* [Directions for this task]: As you reproduce every line below, keep it exactly as written and leave out the images.

=====

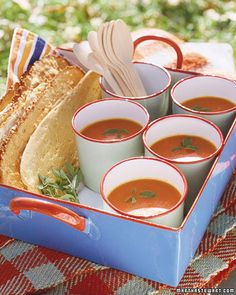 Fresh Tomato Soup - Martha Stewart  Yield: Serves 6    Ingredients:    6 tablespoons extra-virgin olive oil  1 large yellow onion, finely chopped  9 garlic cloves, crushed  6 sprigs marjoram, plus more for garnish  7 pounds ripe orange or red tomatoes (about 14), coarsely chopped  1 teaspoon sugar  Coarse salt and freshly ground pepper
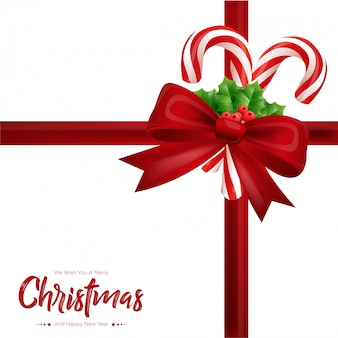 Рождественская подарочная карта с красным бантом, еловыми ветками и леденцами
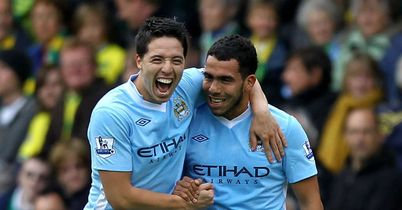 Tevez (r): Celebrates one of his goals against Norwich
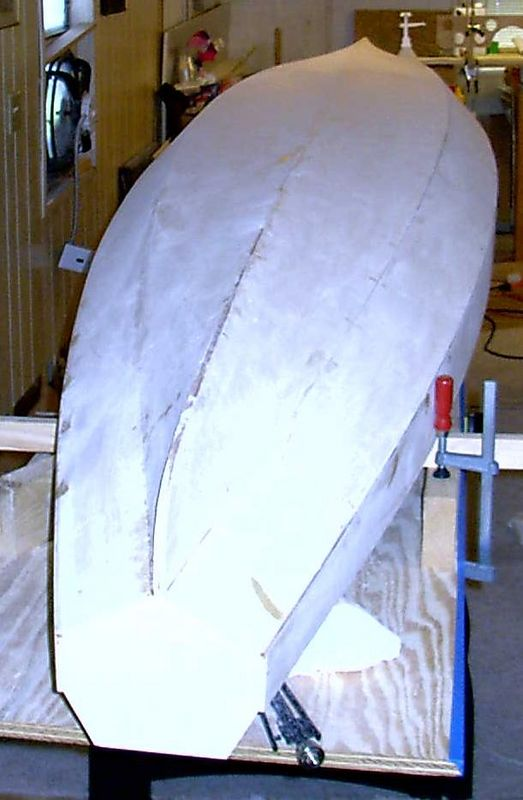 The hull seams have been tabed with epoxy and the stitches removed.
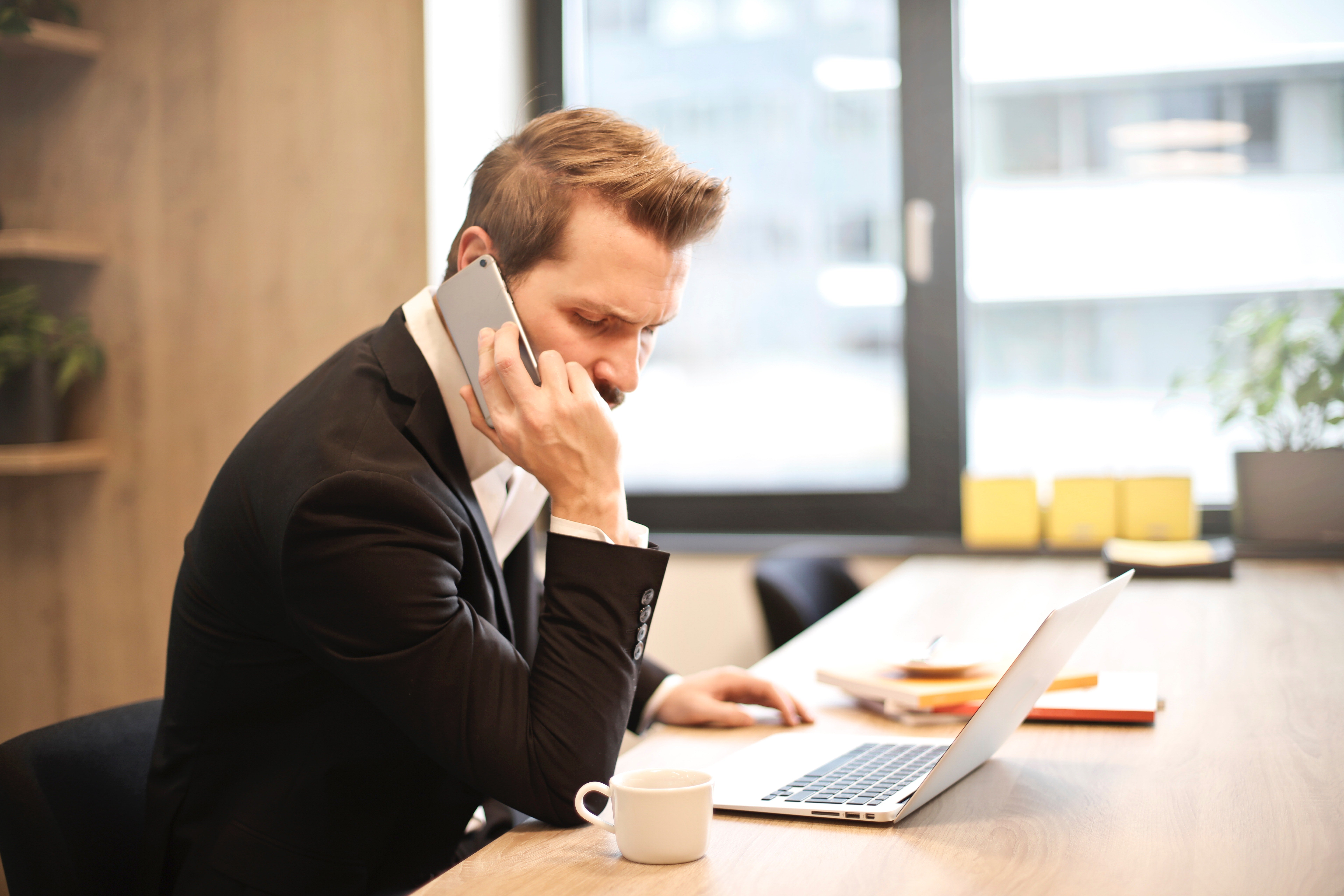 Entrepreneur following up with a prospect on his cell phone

=====

* [Written solution]:
 Fresh Tomato Soup - Martha Stewart  Yield: Serves 6    Ingredients:    6 tablespoons extra-virgin olive oil  1 large yellow onion, finely chopped  9 garlic cloves, crushed  6 sprigs marjoram, plus more for garnish  7 pounds ripe orange or red tomatoes (about 14), coarsely chopped  1 teaspoon sugar  Coarse salt and freshly ground pepper
 Рождественская подарочная карта с красным бантом, еловыми ветками и леденцами
 Tevez (r): Celebrates one of his goals against Norwich
 The hull seams have been tabed with epoxy and the stitches removed.
 Entrepreneur following up with a prospect on his cell phone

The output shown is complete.